The project begun two years ago to reflect on the boundary – understood in geopolitical terms – and its meaning in relation to the consequences this has on the lives of the people who daily migrate from one State to another to improve their lives.
The authors’ attention therefore focuses on the physical places on the border: places of passage, anonymous, very often desolate. But also on the objects and the ‘traces’ that migratory flows leave in these same places. Objects and traces that become a vehicle of meaning, signs of suffering humanity but determined to rebuild a better existence than the one left behind.
In an age like the present one, in which in the European continent the migratory policies of States become more and more restrictive, turning attention to these real invisible ‘barriers’ (which are the borders) means trying to solicit a debate in civil society to raise awareness of fundamental human rights, such as migration.

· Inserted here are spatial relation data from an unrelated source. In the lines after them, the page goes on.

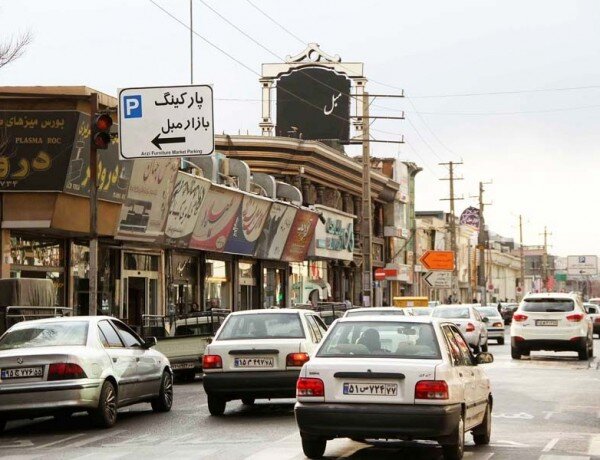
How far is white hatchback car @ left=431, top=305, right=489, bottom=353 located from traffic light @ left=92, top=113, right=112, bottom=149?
15494 mm

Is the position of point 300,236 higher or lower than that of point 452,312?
higher

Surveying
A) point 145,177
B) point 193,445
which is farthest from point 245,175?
point 193,445

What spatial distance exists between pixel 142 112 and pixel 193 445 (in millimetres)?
14071

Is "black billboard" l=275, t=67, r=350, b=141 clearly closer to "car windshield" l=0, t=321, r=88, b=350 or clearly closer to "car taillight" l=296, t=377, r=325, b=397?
"car windshield" l=0, t=321, r=88, b=350

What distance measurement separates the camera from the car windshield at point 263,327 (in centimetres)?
1830

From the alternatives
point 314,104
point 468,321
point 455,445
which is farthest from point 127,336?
point 314,104

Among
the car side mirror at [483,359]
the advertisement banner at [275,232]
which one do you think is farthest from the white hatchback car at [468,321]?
the car side mirror at [483,359]

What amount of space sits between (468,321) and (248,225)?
1095 centimetres

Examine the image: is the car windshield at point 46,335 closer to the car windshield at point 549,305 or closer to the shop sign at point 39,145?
the shop sign at point 39,145

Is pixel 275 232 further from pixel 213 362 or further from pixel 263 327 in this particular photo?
pixel 213 362

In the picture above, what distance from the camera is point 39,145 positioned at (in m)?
28.8

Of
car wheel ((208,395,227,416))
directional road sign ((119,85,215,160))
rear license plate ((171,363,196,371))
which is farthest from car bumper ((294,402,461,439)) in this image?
directional road sign ((119,85,215,160))

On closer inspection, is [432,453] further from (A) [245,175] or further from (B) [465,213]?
(B) [465,213]

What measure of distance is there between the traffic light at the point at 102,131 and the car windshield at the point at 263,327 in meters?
6.76
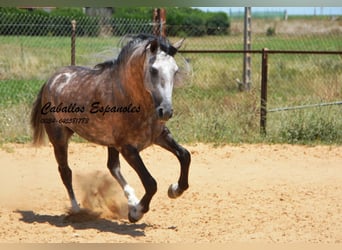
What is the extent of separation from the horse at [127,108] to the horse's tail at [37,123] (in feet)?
1.02

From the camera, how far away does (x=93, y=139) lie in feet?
22.0

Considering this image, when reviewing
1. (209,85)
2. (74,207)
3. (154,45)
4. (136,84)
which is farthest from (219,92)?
(154,45)

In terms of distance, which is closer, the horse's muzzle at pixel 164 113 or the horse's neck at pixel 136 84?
the horse's muzzle at pixel 164 113

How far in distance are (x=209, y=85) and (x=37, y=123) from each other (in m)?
6.12

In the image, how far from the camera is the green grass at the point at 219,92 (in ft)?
36.0

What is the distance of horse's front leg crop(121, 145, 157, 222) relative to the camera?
6.15 m

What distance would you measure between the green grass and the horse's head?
154 centimetres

Beyond the border also wants to show, thanks to this approach, that the borders between States can also be interpreted differently: not only divisional spaces, but also fluid places, whose porosity becomes an opportunity for human exchange and enrichment.
The project is divided into different phases, each of which corresponds to a border in European area. The first phase was carried out in Ventimiglia, on the border between Italy and France, a place of passage for many migrants.
The second phase, under construction, concerns the Greek island of Lesbos, a landing place for migratory flows coming from Turkey and from the Middle East countries such as Afghanistan, Iraq, Iran, Syria.
The next two phases will be Bihać (a border town between Bosnia and Herzegovina and Croatia) and the Spanish enclaves of Ceuta and Melilla.